── DOCUMENT TEXT ──
CyberOSINT banner

Semantic Search Becomes Search Engine Optimization: That Is Going to Improve Relevance

March 27, 2015

I read “The Rapid Evolution of Semantic Search.” It must be my age or the fact that it is cold in Harrod’s Creek, Kentucky, this morning. The write up purports to deliver “an overview of the history of semantic search and what this means for marketers moving forward.” I like that moving forward stuff. It reminds me of Project Runway’s “fashion forward.”

The write up includes a wonky graphic that equates via an arrow Big Data and metadata, volume, smart content, petabytes, data analysis, vast, structured, and framework. Big Data is a cloud with five little arrows pointing down. Does this mean Big Data is pouring from the sky like yesterday’s chilling rain?

The history of the Semantic Web begins in 1998. Let’s see that is 17 years ago. The milestone is in the context of the article, the report “Semantic Web road Map.” I learned that Google was less than a month old. I thought that Google was Backrub and the work on what was named Google begin a couple, maybe three years, earlier. Who cares?

The Big Idea is that the Web is an information space. That sounds good.

Well in 2012, something Big happened. According to the write up Google figured out that 20 percent of its searches were “new.” Aren’t those pesky humans annoying. The article reports:

long tail keywords made up approximately 70 percent of all searches. What this told Google was that users were becoming interested in using their search engine as a tool for answering questions and solving problems, not just looking up facts and finding individual websites. Instead of typing “Los Angeles weather,” people started searching “Los Angeles hourly weather for March 1.” While that’s an extremely simplified explanation, the fact is that Google, Bing, Facebook, and other internet leaders have been working on what Colin Jeavons calls “the silent semantic revolution” for years now. Bing launched Satori, a knowledge storehouse that’s capable of understanding complex relationships between people, things, and entities. Facebook built Knowledge Graph, which reveals additional information about things you search, based on Google’s complex semantic algorithm called Hummingbird.

Yep, a new age dawned. The message in the article is that marketers have a great new opportunity to push their message in front of users. In my book, this is one reason why running a query on any of the ad supported Web search engines returns so much irrelevant information. In my just submitted Information Today column, I report how a query for the phrase “concept searching” returned results littered with a vendor’s marketing hoo-hah.

I did not want information about a vendor. I wanted information about a concept. But, alas, Google knows what I want. I don’t know what I want in the brave new world of search. The article ignores the lack of relevance in results, the dust binning of precision and recall, and the bogus information many search queries generate. Try to find current information about Dark Web onion sites and let me know how helpful the search systems are. In fact, name the top TOR search engines. See how far you get with Bing, Google, and Yandex. (DuckDuckGo and Ixquick seem to be aware of TOS content by the way.)
───
── INFORMATION PROVIDED ──
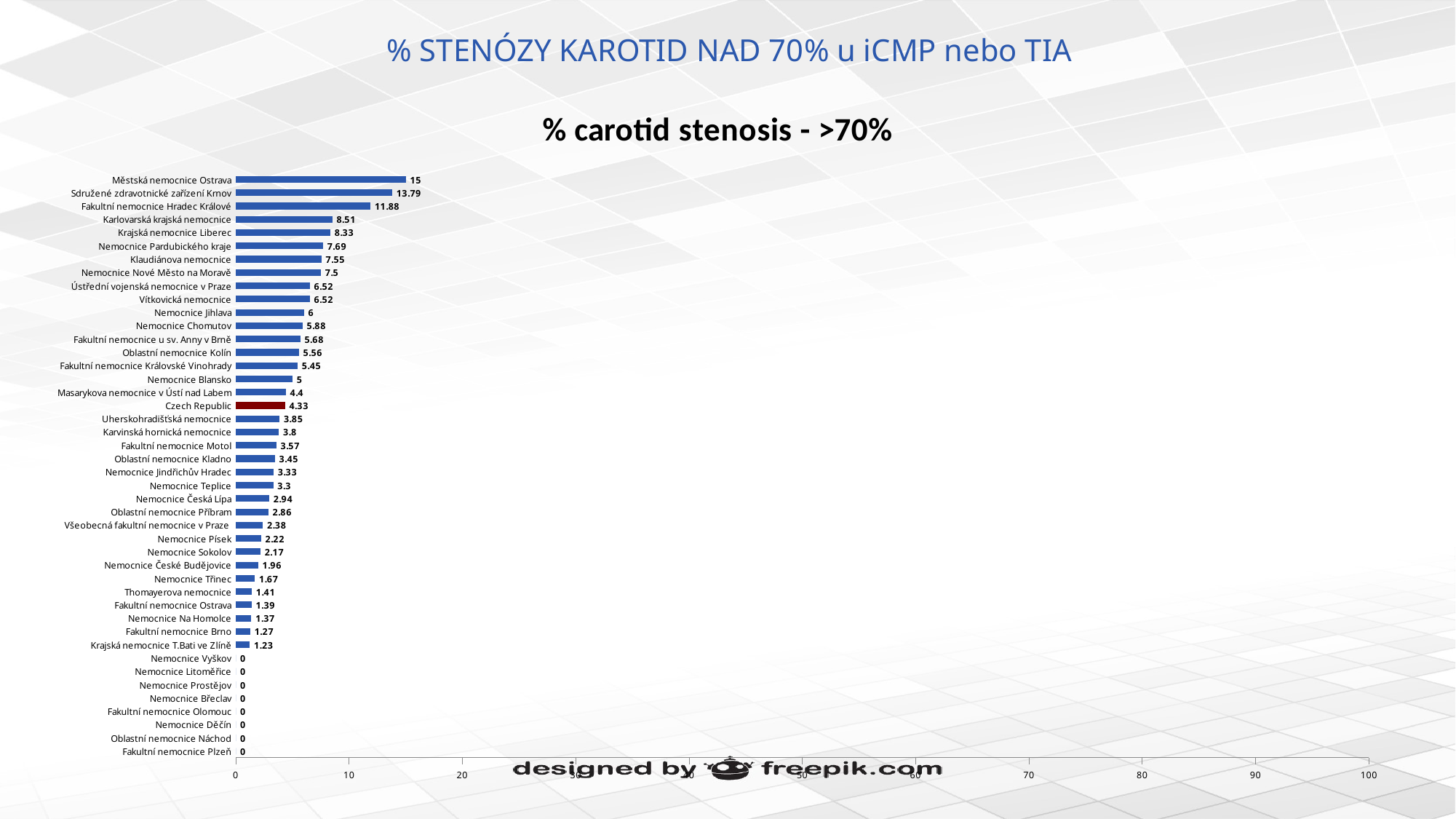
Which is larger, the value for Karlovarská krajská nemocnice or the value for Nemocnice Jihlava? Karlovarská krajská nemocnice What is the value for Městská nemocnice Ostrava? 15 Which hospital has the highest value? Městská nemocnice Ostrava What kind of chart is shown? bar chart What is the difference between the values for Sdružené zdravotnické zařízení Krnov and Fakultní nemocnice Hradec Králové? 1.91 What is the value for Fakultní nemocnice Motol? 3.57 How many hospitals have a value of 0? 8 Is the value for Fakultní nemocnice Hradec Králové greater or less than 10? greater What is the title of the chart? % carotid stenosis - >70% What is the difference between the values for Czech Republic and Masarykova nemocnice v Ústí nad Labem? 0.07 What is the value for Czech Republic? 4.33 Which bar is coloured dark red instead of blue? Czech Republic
───
TASK INSTRUCTIONS:
1) In the post on semantic search, what share of all searches did long tail keywords make up?
2) Pick up the post on semantic search after its last sentence and continue it.

TASK-BY-TASK OUTPUTS:
1) Approximately 70 percent.

2)
So semantic in the context of this article boils down to four points:

  1. Think like an end user. I suppose one should not try to locate an explanation of “concept searching.” I guess Google knows I care about a company with a quite narrow set of technology focused on SharePoint.
  2. Invest in semantic markup. Okay, that will make sense to the content marketers. What if the system used to generate the content does not support the nifty features of the Semantic Web. OWL, who? RDF what?
  3. Do social. Okay, that’s useful. Facebook and Twitter are the go to systems for marketing products I assume. Who on Facebook cares about cyber OSINT or GE’s cratering petrochemical business?
  4. And the keeper, “Don’t forget about standard techniques.” This means search engine optimization. That SEO stuff is designed to make relevance irrelevant. Great idea.

Net net: The write up underscores some of the issues associated with generating buzz for a small business like the ones INC Magazine tries to serve. With write ups like this one about Semantic Search, INC may be confusing their core constituency. Can confused executives close deals and make sense of INC articles? I assume so. I know I cannot.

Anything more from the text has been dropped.